Abstract
Background:
A sinus pause is is defined as a delay in sinus node depolarization exceeding 3 s following atrial depolarization. In patients with pauses greater than 5 s accompanied by hemodynamic compromise, the primary treatment is permanent pacemaker (PPM) implantation. However, in the presence of an active infection, alternative strategies such as temporary transvenous pacing or pharmacologic agents may be more appropriate. This report highlights the use of theophylline as a non-invasive therapeutic option in two patients with asymptomatic sinus pauses who had contraindications to PPM placement.
Cases:
Patient A was a 74-year-old woman with a history of pulmonary arterial hypertension treated with subcutaneous treprostinil and a recent episode of catheter-associated Staphylococcus aureus bacteremia, for which she was receiving chronic suppressive doxycycline. She was admitted for acute decompensated heart failure. Patient B was a 24-year-old man with a history of cerebral palsy and chronic respiratory failure who was admitted for bacterial pneumonia. While in the intensive care unit, both patients experienced recurrent, asymptomatic sinus pauses lasting up to 8.6 s.
Discussion:
Given their active infections, both patients were deemed poor candidates for device placement and were therefore initiated on theophylline. Within 24 h of initiation, the sinus pauses resolved in both patients. Theophylline doses were adjusted to maintain a therapeutic concentration between 10 and 20 µg/mL. Later during hospitalization, Patient A developed atrial fibrillation with rapid ventricular response, prompting discontinuation of theophylline. Patient B was discharged on theophylline 50 mg twice daily, along with a 30-day event monitor and cardiology follow-up. Theophylline exerts its positive chronotropic effects primarily through non-selective phosphodiesterase inhibition and adenosine-1 receptor antagonism. These mechanisms enhance automaticity and reduce atrioventricular node refractoriness, augmenting sinus node automaticity and reducing the frequency and duration of sinus pauses.
Conclusion:
While these cases highlight the potential role of theophylline as a temporizing pacing strategy, additional research is needed to determine whether and how theophylline can be safely incorporated into treatment protocols for patients who are not suitable for device-based pacing.
Introduction
The incidence of clinically significant sinus pauses or sinus node dysfunction is approximately 2% among ICU patients (1). A sinus pause is characterized by a delay in sinus node depolarization exceeding 3 s following atrial depolarization and typically reflects underlying sinus node dysfunction. Etiologies can be intrinsic, such as age-related degenerative fibrosis, structural cardiac remodeling, or genetic channelopathies, or extrinsic, such as pharmacologic agents, metabolic disturbances, heightened vagal tone, and infections (2, 3). The clinical relevance of a sinus pause is determined by both its duration and the presence of associated symptoms, such as palpitations, dizziness, or syncope. In patients with pauses greater than 5 s accompanied by hemodynamic compromise, the primary treatment is permanent pacemaker (PPM) implantation, along with correction of any reversible contributors (3). However, management becomes more complex in the presence of an active infection, where the risk of device implantation is heightened. In such scenarios, alternative strategies may be more appropriate, such as temporary transvenous pacing, leadless pacemakers, or pharmacologic agents (2, 4–6). This study describes a real-world experience using theophylline as a non-invasive therapeutic option in two patients with asymptomatic sinus pauses who had contraindications to PPM placement.

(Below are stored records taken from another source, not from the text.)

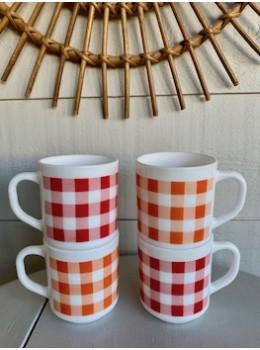 4 mugs vintage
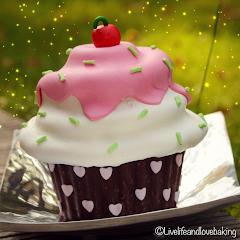 Giant-Cupcake ♥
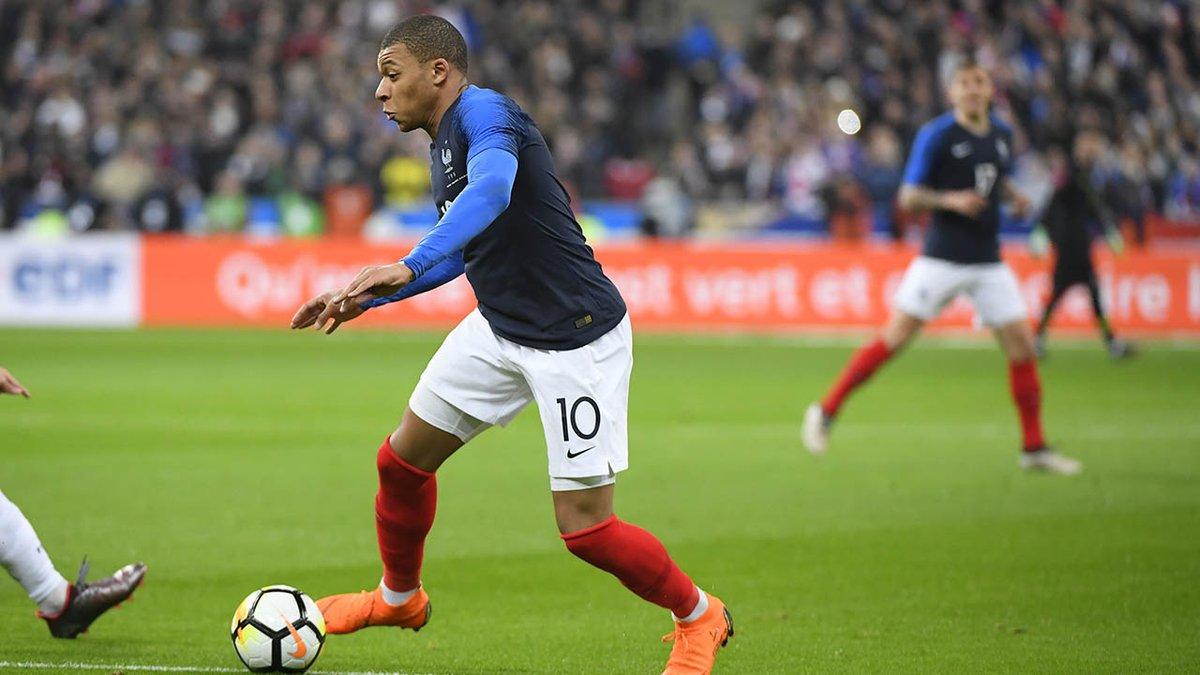Во втором туре ЧМ-2018 встречались Франция и Перу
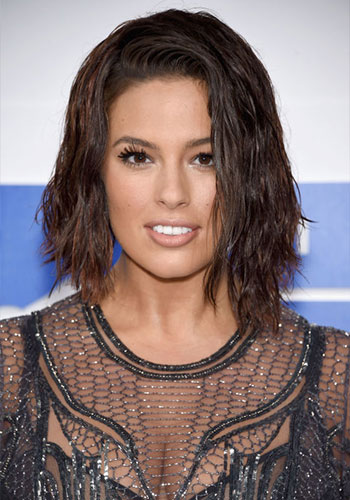 La coupe carré asymétrique d'Ashley Graham automne 2016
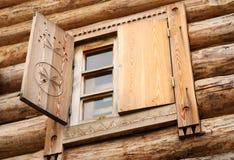 Hublot dans une maison rurale en bois antique Photographie stock
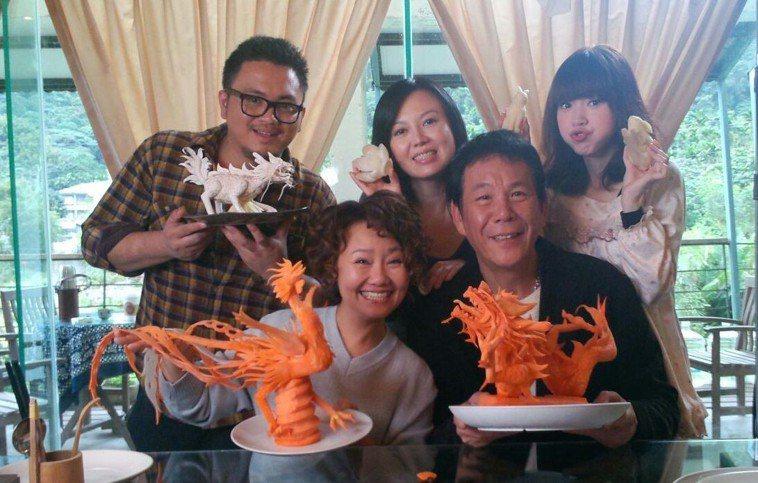 楊可涵與龍劭華在《含笑食堂》中飾演爺孫女。圖/翻攝自葉天倫Facebook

Case 1: Description and diagnostic assessment
Patient A was a 74-year-old woman with a past medical history of chronic obstructive pulmonary disease, chronic hypoxemic respiratory failure requiring 10 L/min of supplemental oxygen at home, obstructive sleep apnea treated with nightly bilevel positive airway pressure, pulmonary arterial hypertension (PAH) managed with subcutaneous treprostinil, and a recent episode of central venous catheter-associated methicillin-resistant Staphylococcus aureus (MRSA) bacteremia for which she was receiving chronic suppressive doxycycline. She was admitted for acute decompensated heart failure. The PAH of the patient was managed in the outpatient setting with a continuous subcutaneous treprostinil infusion, titrated to a maintenance dose of 80 ng/kg/min. The most recent transthoracic echocardiogram (TTE) prior to admission showed a left ventricular ejection fraction of 70% with no right ventricular (RV) enlargement and normal RV function. On admission, repeat TTE was concerning and revealed marked RV enlargement, with a right ventricular internal dimension in diastole of 5.5 cm, along with concern for worsening RV function. These findings were believed to be secondary to inadequate absorption of treprostinil.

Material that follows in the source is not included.